What to do —
(A) Please reproduce the passage from the delimiter-matching post starting with "Write an algorithm" and going on through "style are appreciated.".
(B) In the delimiter-matching post, recast the paragraph that begins "Any advice of code" as a short list that keeps its main points.

======== Selected extract ========

Write an algorithm to determine if all of the delimiters in an
expression are matched and closed.

{(abc)22}[14(xyz)2] should pass

[ { ] } should fail

{ (x) } [ should fail

Any advice of code functional bug, performance in terms of algorithm time complexity, code style are appreciated.

delimiters = ['[', ']', '(', ')', '{', '}']
delimiters_map = {']':'[', ')':'(', '}':'{'}

def check_match(source):
    working_set = []
    for i,v in enumerate(source):
        if v not in delimiters:
            continue
        if v in delimiters_map: # end of a delimiter:
            if working_set[-1] != delimiters_map[v]:
                return False
            else:
                working_set.pop(-1)
        elif v in delimiters:
            working_set.append(v)

    if len(working_set) > 0:
        return False
    else:
        return True

if __name__ == "__main__":
    print check_match('{(abc)22}[14(xyz)2]')
    print check_match('[ { ] }')
    print check_match('{ (x) } [')

Solution

Performance

Checking if a list contains a value is an \$O(n)\$ operation.

======== Data records ========

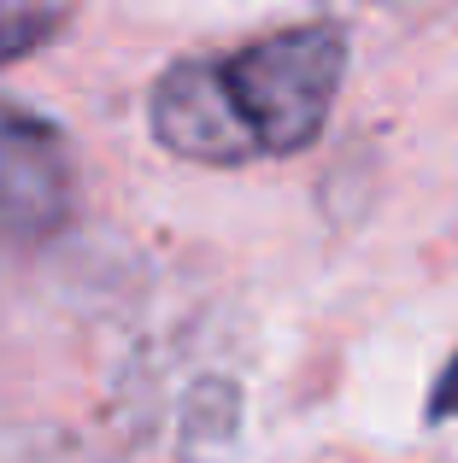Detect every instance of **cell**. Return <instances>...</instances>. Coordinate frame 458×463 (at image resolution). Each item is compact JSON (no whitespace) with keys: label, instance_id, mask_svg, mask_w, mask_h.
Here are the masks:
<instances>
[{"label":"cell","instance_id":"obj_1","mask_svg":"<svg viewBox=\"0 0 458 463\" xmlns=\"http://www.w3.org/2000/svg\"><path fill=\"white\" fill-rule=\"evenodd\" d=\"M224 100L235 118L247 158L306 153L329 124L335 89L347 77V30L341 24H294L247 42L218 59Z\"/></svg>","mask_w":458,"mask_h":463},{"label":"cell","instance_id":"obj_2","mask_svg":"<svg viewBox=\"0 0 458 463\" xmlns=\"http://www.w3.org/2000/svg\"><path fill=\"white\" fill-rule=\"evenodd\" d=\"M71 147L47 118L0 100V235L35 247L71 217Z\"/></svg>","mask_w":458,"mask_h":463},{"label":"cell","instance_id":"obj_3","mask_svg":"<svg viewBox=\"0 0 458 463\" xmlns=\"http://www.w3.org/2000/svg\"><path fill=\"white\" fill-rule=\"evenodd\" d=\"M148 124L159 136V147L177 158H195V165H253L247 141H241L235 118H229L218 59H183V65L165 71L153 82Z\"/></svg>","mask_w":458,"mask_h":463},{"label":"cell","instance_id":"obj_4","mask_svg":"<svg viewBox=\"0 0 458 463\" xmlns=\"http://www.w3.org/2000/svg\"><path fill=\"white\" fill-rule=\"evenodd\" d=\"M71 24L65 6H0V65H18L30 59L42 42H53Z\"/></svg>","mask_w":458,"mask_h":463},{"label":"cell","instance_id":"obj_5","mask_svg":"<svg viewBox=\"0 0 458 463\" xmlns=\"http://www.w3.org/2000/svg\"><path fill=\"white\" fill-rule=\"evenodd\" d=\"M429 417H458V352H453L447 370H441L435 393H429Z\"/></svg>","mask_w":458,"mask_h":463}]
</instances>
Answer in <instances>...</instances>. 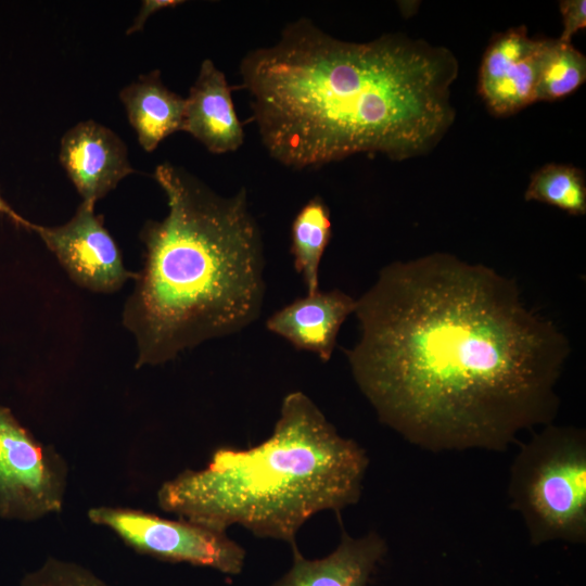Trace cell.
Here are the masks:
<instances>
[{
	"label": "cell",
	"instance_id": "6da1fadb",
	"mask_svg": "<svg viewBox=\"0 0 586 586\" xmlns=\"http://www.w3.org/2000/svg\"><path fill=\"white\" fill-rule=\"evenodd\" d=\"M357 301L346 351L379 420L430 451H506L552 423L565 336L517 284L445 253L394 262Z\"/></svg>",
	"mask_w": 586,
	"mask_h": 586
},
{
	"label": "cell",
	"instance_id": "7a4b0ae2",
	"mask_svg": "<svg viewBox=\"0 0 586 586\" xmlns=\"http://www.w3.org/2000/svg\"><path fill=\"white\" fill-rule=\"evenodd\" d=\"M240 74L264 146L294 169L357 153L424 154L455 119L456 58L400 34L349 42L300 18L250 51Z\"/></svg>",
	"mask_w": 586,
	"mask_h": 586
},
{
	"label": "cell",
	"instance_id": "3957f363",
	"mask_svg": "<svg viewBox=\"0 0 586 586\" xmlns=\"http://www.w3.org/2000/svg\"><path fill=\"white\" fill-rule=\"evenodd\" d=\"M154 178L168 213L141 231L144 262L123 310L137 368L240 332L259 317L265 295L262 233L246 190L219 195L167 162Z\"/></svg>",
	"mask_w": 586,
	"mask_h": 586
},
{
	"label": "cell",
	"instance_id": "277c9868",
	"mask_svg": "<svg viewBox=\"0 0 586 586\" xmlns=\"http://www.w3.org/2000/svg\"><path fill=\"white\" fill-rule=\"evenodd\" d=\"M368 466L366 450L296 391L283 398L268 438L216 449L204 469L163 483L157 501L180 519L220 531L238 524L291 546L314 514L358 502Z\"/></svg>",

========

Task-by-task results —
(A)
Write an algorithm to determine if all of the delimiters in an
expression are matched and closed.

{(abc)22}[14(xyz)2] should pass

[ { ] } should fail

{ (x) } [ should fail

Any advice of code functional bug, performance in terms of algorithm time complexity, code style are appreciated.

(B)
Advice is welcome on:
- functional bugs in the code
- performance, in terms of algorithm time complexity
- code style